_Selected passage_
Jonathan B. Siegel became a member of our Board of Directors on September 13, 2018. Mr. Siegel is the founder and CEO of JBS Healthcare Ventures since its formation in 2017. In June 2021, he also assumed the role of CEO and Chairman of the board of OPY Acquisition Corp. I, a public Nasdaq- listed company. Previously, he was a partner and healthcare sector head at Kingdon Capital Management from 2011 until 2017. Prior to joining Kingdon, Mr. Siegel was a healthcare portfolio manager at SAC Capital Advisors from 2005 until 2011; an associate director of pharmaceutical and specialty pharmaceutical research at Bear, Stearns & Co.; a pharmaceuticals research associate at Dresdner Kleinwort Wasserstein; and a consultant to the Life Sciences Division of Computer Sciences Corporation. Mr. Siegel has worked as a research associate at the Novartis Center for Immunobiology at Harvard Medical School and as a research assistant at Tufts University School of Medicine. He is also a director at Jaguar Health, Inc., a Nasdaq listed company since 2018, and has served on the board of advisors of Vitalis LLC, a private pharmaceutical company, since March 2019 and as a director of Napo Therapeutics S.p.A, the majority owned Italian subsidiary of Napo Pharmaceuticals and Jaguar Health, Inc. since November 2021. Mr. Siegel received a BS in Psychology from Tufts University in 1995 and an MBA from Columbia Business School in 1999.

_Data extracts_
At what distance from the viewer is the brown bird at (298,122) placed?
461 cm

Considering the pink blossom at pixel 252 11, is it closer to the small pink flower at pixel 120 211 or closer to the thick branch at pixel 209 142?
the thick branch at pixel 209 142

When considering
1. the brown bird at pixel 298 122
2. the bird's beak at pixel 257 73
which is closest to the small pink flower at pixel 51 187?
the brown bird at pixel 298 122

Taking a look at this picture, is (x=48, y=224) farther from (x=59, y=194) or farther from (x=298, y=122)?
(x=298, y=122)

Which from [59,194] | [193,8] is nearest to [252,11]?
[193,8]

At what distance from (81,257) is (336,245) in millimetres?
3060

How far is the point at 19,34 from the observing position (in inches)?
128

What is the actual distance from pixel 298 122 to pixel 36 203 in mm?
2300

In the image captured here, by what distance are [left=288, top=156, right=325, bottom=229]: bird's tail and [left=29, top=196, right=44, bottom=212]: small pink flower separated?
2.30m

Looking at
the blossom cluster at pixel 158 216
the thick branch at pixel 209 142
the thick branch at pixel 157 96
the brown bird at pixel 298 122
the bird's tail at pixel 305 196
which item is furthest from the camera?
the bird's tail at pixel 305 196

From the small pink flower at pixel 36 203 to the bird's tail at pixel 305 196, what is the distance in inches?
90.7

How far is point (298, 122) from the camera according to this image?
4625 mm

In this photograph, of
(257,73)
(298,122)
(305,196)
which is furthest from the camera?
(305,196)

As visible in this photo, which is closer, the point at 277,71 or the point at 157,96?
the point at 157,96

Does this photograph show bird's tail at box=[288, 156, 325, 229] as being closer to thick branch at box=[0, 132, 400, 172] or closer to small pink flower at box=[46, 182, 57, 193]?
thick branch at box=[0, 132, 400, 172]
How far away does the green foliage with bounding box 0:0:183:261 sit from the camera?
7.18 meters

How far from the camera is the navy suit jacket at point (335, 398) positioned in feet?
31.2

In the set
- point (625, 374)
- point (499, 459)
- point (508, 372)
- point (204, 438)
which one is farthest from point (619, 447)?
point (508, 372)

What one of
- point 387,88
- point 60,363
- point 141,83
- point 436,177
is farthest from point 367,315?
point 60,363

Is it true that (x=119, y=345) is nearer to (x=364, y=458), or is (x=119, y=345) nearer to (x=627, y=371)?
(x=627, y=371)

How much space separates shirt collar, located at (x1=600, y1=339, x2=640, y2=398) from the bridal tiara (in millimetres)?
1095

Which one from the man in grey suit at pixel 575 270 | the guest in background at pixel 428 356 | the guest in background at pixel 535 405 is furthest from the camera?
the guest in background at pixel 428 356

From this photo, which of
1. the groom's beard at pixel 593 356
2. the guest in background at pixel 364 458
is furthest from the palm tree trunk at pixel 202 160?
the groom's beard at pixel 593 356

_Questions_
1) In the biography of Jonathan B. Siegel, from which school did he receive his MBA, and in what year?
2) Proceed with the biography of Jonathan B. Siegel, writing on from its final sentence.

_Answers for this exercise_
1) Columbia Business School, in 1999.

2)
Directors’ Compensation
 
As previously approved by the Company’s shareholders, each of our external and independent directors, whether currently in office or appointed in the future is entitled to the following cash compensation: (i) $35,000 annually in cash; (ii) $5,000 annually in cash for service on each of the audit committee and/or compensation committee (as the case may be) and (iii) $10,000 annually in cash for service as chairman of the audit committee and/or compensation committee (as the case may be), which includes amounts payable under clause (ii) (all cash amounts to be paid quarterly).
 
It is proposed that the following resolution be adopted at the Meeting:

“RESOLVED, that Mr. Sharon Kochan be and herby is elected, and Dr. Alon Seri-Levy, Mr. Moshe Arkin, Mr. Itai Arkin, Ms. Hani Lerman, Dr. Shmuel Ben Zvi and Mr. Jonathan B. Siegal be, and each of them hereby is, elected to hold office as a director of the Company for an additional one- year term until the annual general meeting to be held in 2024.”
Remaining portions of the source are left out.